-- begin --

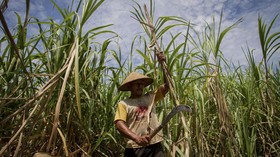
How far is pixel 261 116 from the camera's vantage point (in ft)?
7.55

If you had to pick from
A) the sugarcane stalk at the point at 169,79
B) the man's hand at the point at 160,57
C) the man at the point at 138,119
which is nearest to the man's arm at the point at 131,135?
the man at the point at 138,119

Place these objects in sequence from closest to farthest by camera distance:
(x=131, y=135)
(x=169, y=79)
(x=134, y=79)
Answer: (x=169, y=79) < (x=131, y=135) < (x=134, y=79)

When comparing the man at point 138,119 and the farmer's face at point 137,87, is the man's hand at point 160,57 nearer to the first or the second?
the man at point 138,119

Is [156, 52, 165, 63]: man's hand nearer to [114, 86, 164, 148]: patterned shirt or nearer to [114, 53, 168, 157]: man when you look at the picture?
[114, 53, 168, 157]: man

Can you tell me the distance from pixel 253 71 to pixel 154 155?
4.30ft

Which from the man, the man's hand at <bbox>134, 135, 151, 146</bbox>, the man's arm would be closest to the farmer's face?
the man

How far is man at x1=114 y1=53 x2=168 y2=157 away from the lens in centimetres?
172

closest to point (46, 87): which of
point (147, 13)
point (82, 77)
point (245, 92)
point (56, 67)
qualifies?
point (56, 67)

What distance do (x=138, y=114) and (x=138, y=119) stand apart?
0.12 ft

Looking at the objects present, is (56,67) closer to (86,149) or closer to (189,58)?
(86,149)

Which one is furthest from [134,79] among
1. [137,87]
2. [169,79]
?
→ [169,79]

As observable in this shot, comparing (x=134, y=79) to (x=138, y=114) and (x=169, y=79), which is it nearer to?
(x=138, y=114)

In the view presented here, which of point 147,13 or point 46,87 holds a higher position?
point 147,13

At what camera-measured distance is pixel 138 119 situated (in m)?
1.85
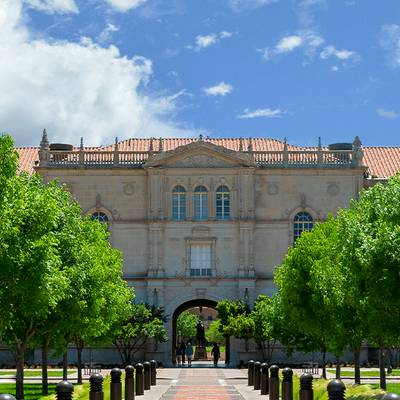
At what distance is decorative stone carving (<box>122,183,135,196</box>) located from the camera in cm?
7419

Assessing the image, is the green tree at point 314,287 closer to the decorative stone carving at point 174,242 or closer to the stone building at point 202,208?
the stone building at point 202,208

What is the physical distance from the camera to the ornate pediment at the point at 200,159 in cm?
7325

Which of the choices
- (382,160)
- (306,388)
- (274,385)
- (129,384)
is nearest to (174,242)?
(382,160)

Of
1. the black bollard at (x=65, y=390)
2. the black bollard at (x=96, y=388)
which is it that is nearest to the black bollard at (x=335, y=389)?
the black bollard at (x=65, y=390)

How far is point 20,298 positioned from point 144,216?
4695 cm

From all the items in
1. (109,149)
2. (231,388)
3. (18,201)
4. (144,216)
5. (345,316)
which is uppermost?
(109,149)

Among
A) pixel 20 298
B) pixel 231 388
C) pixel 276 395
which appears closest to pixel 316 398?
pixel 276 395

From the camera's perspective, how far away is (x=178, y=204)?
73750mm

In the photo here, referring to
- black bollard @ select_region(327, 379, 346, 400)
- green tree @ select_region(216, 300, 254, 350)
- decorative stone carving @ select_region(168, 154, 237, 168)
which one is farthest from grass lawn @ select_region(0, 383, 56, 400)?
decorative stone carving @ select_region(168, 154, 237, 168)

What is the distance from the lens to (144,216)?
73.9 m

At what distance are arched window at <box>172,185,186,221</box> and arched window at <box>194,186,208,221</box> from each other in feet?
3.03

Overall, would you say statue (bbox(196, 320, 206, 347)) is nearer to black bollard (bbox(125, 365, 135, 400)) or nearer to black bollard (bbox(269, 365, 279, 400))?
black bollard (bbox(269, 365, 279, 400))

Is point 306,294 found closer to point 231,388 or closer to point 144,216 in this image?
point 231,388

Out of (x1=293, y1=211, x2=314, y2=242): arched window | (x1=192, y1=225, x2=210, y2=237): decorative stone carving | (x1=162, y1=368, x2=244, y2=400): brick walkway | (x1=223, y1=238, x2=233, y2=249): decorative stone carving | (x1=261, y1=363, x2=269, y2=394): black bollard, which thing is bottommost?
(x1=162, y1=368, x2=244, y2=400): brick walkway
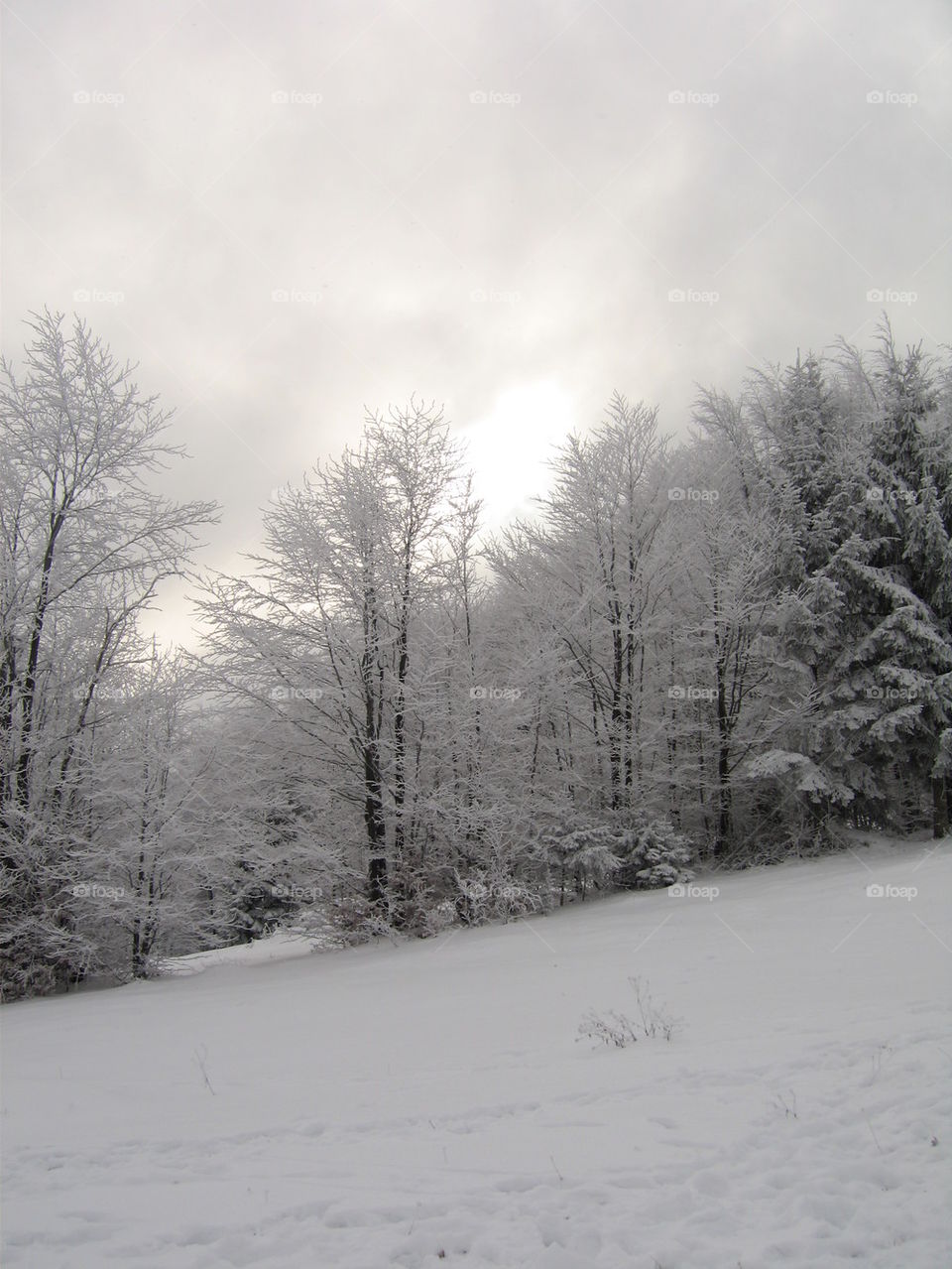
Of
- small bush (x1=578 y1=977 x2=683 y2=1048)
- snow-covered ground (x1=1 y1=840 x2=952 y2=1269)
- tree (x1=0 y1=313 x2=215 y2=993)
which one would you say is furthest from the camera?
tree (x1=0 y1=313 x2=215 y2=993)

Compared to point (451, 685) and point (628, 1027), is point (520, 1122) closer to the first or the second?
point (628, 1027)

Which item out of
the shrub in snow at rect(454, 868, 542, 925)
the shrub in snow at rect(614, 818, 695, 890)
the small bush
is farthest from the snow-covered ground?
the shrub in snow at rect(614, 818, 695, 890)

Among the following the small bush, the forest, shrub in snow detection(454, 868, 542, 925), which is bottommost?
shrub in snow detection(454, 868, 542, 925)

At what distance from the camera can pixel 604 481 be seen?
2070cm

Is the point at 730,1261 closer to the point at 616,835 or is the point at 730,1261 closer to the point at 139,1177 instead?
the point at 139,1177

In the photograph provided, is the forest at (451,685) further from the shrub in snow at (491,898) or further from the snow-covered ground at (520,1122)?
the snow-covered ground at (520,1122)

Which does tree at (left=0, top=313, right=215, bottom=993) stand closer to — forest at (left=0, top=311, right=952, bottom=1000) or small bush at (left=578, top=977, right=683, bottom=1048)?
forest at (left=0, top=311, right=952, bottom=1000)

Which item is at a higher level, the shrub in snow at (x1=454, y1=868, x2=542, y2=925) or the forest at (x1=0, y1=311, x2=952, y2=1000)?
the forest at (x1=0, y1=311, x2=952, y2=1000)

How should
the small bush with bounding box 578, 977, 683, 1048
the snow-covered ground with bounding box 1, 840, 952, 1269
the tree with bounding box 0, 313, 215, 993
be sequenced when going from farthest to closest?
the tree with bounding box 0, 313, 215, 993 < the small bush with bounding box 578, 977, 683, 1048 < the snow-covered ground with bounding box 1, 840, 952, 1269

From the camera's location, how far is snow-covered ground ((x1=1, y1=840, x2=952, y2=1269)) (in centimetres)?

-- end --

Exercise instructions: Leave out the pictures and restate everything else word for word.

Result for this exercise:
How far is pixel 261 116 from the camera's vantage point (in ft)?
7.55

If you had to pick from
A) the sugarcane stalk at the point at 169,79
B) the man's hand at the point at 160,57
C) the man at the point at 138,119
which is nearest to the man's arm at the point at 131,135?
the man at the point at 138,119

Place these objects in sequence from closest to farthest by camera distance:
(x=131, y=135)
(x=169, y=79)
(x=134, y=79)
Answer: (x=169, y=79) < (x=131, y=135) < (x=134, y=79)

When comparing the man at point 138,119 and the farmer's face at point 137,87, is the man's hand at point 160,57 nearer to the first or the second?
the man at point 138,119

Is [156, 52, 165, 63]: man's hand nearer to [114, 86, 164, 148]: patterned shirt or nearer to [114, 53, 168, 157]: man when you look at the picture?
[114, 53, 168, 157]: man

Can you tell me the distance from pixel 253 71 to pixel 154 155?
4.30ft

Which from the man, the man's hand at <bbox>134, 135, 151, 146</bbox>, the man's arm would be closest to the farmer's face?
the man

How far is man at x1=114 y1=53 x2=168 y2=157 away from the lens in centimetres?
172

closest to point (46, 87): which of
point (147, 13)
point (82, 77)
point (245, 92)
point (56, 67)
qualifies?
point (56, 67)

What distance do (x=138, y=114) and (x=138, y=119) stand apart?
0.12 ft

Looking at the objects present, is (56,67) closer to (86,149) or closer to (189,58)?
(86,149)

Which one is furthest from [134,79] among
1. [137,87]
2. [169,79]
?
→ [169,79]

As observable in this shot, comparing (x=134, y=79) to (x=138, y=114) and (x=169, y=79), which is it nearer to?
(x=138, y=114)

In the view presented here, which of point 147,13 or point 46,87 holds a higher position?
point 147,13

At what camera-measured distance is pixel 138 119 situated (in m)?
1.85
At what distance is decorative stone carving (<box>122,183,135,196</box>) located from the camera in cm?
7419

Assessing the image, is the green tree at point 314,287 closer to the decorative stone carving at point 174,242 or closer to the stone building at point 202,208?
the stone building at point 202,208

What is the physical distance from the camera to the ornate pediment at the point at 200,159 in cm?
7325

Which of the choices
- (382,160)
- (306,388)
- (274,385)
- (129,384)
is nearest to (174,242)?
(382,160)

Of
1. the black bollard at (x=65, y=390)
2. the black bollard at (x=96, y=388)
which is it that is nearest to the black bollard at (x=335, y=389)?
the black bollard at (x=65, y=390)

How far is point 20,298 positioned from point 144,216?
4695 cm

From all the items in
1. (109,149)
2. (231,388)
3. (18,201)
4. (144,216)
5. (345,316)
which is uppermost?
(109,149)

Among
A) pixel 20 298
B) pixel 231 388
C) pixel 276 395
which appears closest to pixel 316 398?
pixel 276 395

From the camera's perspective, how far away is (x=178, y=204)?
73750mm

In the photo here, referring to
- black bollard @ select_region(327, 379, 346, 400)
- green tree @ select_region(216, 300, 254, 350)
- decorative stone carving @ select_region(168, 154, 237, 168)
which one is farthest from grass lawn @ select_region(0, 383, 56, 400)?
decorative stone carving @ select_region(168, 154, 237, 168)

What is the distance from the lens to (144,216)?
73.9 m

At what distance are arched window at <box>172,185,186,221</box> and arched window at <box>194,186,208,221</box> from each other in feet?
3.03

Overall, would you say statue (bbox(196, 320, 206, 347)) is nearer to black bollard (bbox(125, 365, 135, 400)) or nearer to black bollard (bbox(269, 365, 279, 400))?
black bollard (bbox(269, 365, 279, 400))

Is point 306,294 found closer to point 231,388 or closer to point 144,216 in this image?
point 231,388

Out of (x1=293, y1=211, x2=314, y2=242): arched window | (x1=192, y1=225, x2=210, y2=237): decorative stone carving | (x1=162, y1=368, x2=244, y2=400): brick walkway | (x1=223, y1=238, x2=233, y2=249): decorative stone carving | (x1=261, y1=363, x2=269, y2=394): black bollard, which thing is bottommost?
(x1=162, y1=368, x2=244, y2=400): brick walkway
Of
- small bush (x1=578 y1=977 x2=683 y2=1048)
- snow-covered ground (x1=1 y1=840 x2=952 y2=1269)
- tree (x1=0 y1=313 x2=215 y2=993)
which one would you say is furthest from the camera?
tree (x1=0 y1=313 x2=215 y2=993)

Compared to point (451, 685) and point (628, 1027), is point (520, 1122) closer to the first or the second?
point (628, 1027)

Which item out of
the shrub in snow at rect(454, 868, 542, 925)
the shrub in snow at rect(614, 818, 695, 890)
the small bush
is farthest from the snow-covered ground?
the shrub in snow at rect(614, 818, 695, 890)

Among the following the small bush, the forest, shrub in snow detection(454, 868, 542, 925), which is bottommost?
shrub in snow detection(454, 868, 542, 925)

At what distance from the camera can pixel 604 481 be seen?
2070cm

Is the point at 730,1261 closer to the point at 616,835 or is the point at 730,1261 closer to the point at 139,1177 instead?
the point at 139,1177

In the photograph provided, is the forest at (451,685) further from the shrub in snow at (491,898) or further from the snow-covered ground at (520,1122)?
the snow-covered ground at (520,1122)

Which does tree at (left=0, top=313, right=215, bottom=993) stand closer to — forest at (left=0, top=311, right=952, bottom=1000) or small bush at (left=578, top=977, right=683, bottom=1048)?
forest at (left=0, top=311, right=952, bottom=1000)

Which item is at a higher level, the shrub in snow at (x1=454, y1=868, x2=542, y2=925) or the forest at (x1=0, y1=311, x2=952, y2=1000)?
the forest at (x1=0, y1=311, x2=952, y2=1000)

How should
the small bush with bounding box 578, 977, 683, 1048
the snow-covered ground with bounding box 1, 840, 952, 1269
the tree with bounding box 0, 313, 215, 993
be sequenced when going from farthest to closest?
the tree with bounding box 0, 313, 215, 993 < the small bush with bounding box 578, 977, 683, 1048 < the snow-covered ground with bounding box 1, 840, 952, 1269

From the camera's location, how far is snow-covered ground ((x1=1, y1=840, x2=952, y2=1269)) (in centimetres)?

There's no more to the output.